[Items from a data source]
****************

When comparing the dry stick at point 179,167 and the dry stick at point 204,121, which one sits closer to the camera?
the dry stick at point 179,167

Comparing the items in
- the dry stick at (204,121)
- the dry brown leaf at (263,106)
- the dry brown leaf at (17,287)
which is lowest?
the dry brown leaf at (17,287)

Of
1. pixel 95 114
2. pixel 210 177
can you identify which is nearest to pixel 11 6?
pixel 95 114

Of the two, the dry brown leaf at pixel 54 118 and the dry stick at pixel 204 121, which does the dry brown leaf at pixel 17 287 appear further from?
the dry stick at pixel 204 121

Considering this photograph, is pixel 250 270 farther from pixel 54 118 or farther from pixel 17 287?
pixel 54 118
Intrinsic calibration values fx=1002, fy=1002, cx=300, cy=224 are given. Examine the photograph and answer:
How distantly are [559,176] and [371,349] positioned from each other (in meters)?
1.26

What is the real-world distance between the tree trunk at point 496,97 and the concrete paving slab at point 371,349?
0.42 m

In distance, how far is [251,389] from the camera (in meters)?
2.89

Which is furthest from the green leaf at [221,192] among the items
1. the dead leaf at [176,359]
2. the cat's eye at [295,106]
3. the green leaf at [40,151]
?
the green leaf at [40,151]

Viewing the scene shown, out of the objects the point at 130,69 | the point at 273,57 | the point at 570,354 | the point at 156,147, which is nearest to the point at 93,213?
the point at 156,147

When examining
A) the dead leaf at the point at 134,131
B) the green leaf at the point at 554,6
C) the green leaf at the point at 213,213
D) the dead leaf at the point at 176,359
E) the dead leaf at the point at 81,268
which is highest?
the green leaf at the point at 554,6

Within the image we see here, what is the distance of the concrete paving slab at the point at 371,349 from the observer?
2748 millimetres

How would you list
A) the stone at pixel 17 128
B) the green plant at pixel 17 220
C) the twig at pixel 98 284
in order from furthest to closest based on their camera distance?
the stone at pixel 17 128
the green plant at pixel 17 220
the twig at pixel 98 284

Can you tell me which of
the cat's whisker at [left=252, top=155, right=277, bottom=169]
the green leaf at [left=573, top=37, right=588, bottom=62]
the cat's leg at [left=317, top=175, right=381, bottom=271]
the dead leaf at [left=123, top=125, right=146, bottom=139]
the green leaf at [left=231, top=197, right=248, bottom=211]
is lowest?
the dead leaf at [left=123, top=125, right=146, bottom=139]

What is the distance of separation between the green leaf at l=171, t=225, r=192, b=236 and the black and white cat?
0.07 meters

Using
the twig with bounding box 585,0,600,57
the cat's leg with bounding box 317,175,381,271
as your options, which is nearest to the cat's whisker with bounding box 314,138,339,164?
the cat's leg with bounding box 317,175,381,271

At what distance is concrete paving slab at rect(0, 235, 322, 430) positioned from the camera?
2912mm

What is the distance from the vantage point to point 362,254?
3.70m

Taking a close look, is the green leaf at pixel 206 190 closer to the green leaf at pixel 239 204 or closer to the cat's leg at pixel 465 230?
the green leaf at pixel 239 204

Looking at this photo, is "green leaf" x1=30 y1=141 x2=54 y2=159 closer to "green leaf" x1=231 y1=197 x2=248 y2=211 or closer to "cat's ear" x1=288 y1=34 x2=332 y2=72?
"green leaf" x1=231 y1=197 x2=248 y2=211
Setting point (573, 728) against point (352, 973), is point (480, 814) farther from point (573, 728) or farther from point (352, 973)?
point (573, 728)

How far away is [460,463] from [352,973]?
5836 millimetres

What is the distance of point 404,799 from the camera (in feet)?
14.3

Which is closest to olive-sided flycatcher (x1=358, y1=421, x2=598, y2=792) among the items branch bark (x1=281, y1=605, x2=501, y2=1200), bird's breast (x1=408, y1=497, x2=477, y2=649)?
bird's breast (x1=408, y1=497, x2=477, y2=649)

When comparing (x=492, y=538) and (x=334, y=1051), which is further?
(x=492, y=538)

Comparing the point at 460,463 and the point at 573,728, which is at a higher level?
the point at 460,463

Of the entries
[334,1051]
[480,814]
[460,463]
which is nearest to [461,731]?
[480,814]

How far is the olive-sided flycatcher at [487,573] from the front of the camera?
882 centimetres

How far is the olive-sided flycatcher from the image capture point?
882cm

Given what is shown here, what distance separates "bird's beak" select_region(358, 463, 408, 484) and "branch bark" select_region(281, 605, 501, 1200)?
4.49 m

****************

[What you have to do]:
Copy all of the lines above word for word, changing nothing.

[Response to the exercise]:
When comparing the dry stick at point 179,167 and the dry stick at point 204,121, which one sits closer to the camera?
the dry stick at point 179,167

Comparing the items in
- the dry stick at (204,121)
- the dry brown leaf at (263,106)
- the dry brown leaf at (17,287)
which is lowest?
the dry brown leaf at (17,287)

Of
1. pixel 95 114
2. pixel 210 177
can you identify which is nearest to pixel 11 6?
pixel 95 114

Of the two, the dry brown leaf at pixel 54 118 and the dry stick at pixel 204 121, which does the dry brown leaf at pixel 17 287 appear further from?
the dry stick at pixel 204 121

Considering this photograph, is pixel 250 270 farther from pixel 54 118 or farther from pixel 17 287?
pixel 54 118
Intrinsic calibration values fx=1002, fy=1002, cx=300, cy=224 are given. Examine the photograph and answer:
How distantly are [559,176] and [371,349] positioned from each other (in meters)?
1.26

What is the real-world distance between the tree trunk at point 496,97 and the concrete paving slab at point 371,349?
0.42 m

In distance, how far is [251,389] from the camera (in meters)?
2.89

Which is furthest from the green leaf at [221,192] among the items
1. the dead leaf at [176,359]
2. the cat's eye at [295,106]
3. the green leaf at [40,151]
?
the green leaf at [40,151]

Viewing the scene shown, out of the objects the point at 130,69 | the point at 273,57 | the point at 570,354 | the point at 156,147, which is nearest to the point at 93,213?
the point at 156,147

When examining
A) the dead leaf at the point at 134,131
B) the green leaf at the point at 554,6
C) the green leaf at the point at 213,213
D) the dead leaf at the point at 176,359
E) the dead leaf at the point at 81,268
which is highest?
the green leaf at the point at 554,6

Within the image we see here, what is the distance of the concrete paving slab at the point at 371,349 from the observer?
2748 millimetres

How would you list
A) the stone at pixel 17 128
B) the green plant at pixel 17 220
C) the twig at pixel 98 284
in order from furthest to closest based on their camera distance?
the stone at pixel 17 128
the green plant at pixel 17 220
the twig at pixel 98 284

Can you tell me which of
the cat's whisker at [left=252, top=155, right=277, bottom=169]
the green leaf at [left=573, top=37, right=588, bottom=62]
the cat's leg at [left=317, top=175, right=381, bottom=271]
the dead leaf at [left=123, top=125, right=146, bottom=139]
the green leaf at [left=231, top=197, right=248, bottom=211]
is lowest?
the dead leaf at [left=123, top=125, right=146, bottom=139]

What is the distance of separation between the green leaf at l=171, t=225, r=192, b=236 and the black and white cat?
0.07 meters

Using
the twig with bounding box 585,0,600,57
the cat's leg with bounding box 317,175,381,271
as your options, which is nearest to the cat's whisker with bounding box 314,138,339,164?
the cat's leg with bounding box 317,175,381,271

At what distance is concrete paving slab at rect(0, 235, 322, 430) positioned from the camera?
2912mm

What is the distance from the vantage point to point 362,254?
3.70m

Taking a close look, is the green leaf at pixel 206 190 closer to the green leaf at pixel 239 204 or closer to the cat's leg at pixel 465 230?
the green leaf at pixel 239 204

Looking at this photo, is "green leaf" x1=30 y1=141 x2=54 y2=159 closer to "green leaf" x1=231 y1=197 x2=248 y2=211 or closer to "cat's ear" x1=288 y1=34 x2=332 y2=72?
"green leaf" x1=231 y1=197 x2=248 y2=211
Setting point (573, 728) against point (352, 973), is point (480, 814) farther from point (573, 728) or farther from point (352, 973)?
point (573, 728)

How far away is [460,463] from [352,973]?
5836 millimetres

What is the distance of point 404,799 from the camera (in feet)?
14.3

Which is closest to olive-sided flycatcher (x1=358, y1=421, x2=598, y2=792) among the items branch bark (x1=281, y1=605, x2=501, y2=1200), bird's breast (x1=408, y1=497, x2=477, y2=649)?
bird's breast (x1=408, y1=497, x2=477, y2=649)

When comparing (x=492, y=538) and (x=334, y=1051), which is further?
(x=492, y=538)

Comparing the point at 460,463 and the point at 573,728, which is at a higher level?
the point at 460,463

Of the entries
[334,1051]
[480,814]
[460,463]
which is nearest to [461,731]?
[480,814]

How far is the olive-sided flycatcher at [487,573] from the front of the camera?
882 centimetres

How far is the olive-sided flycatcher from the image capture point?
882cm

Given what is shown here, what distance separates "bird's beak" select_region(358, 463, 408, 484) and "branch bark" select_region(281, 605, 501, 1200)?
4.49 m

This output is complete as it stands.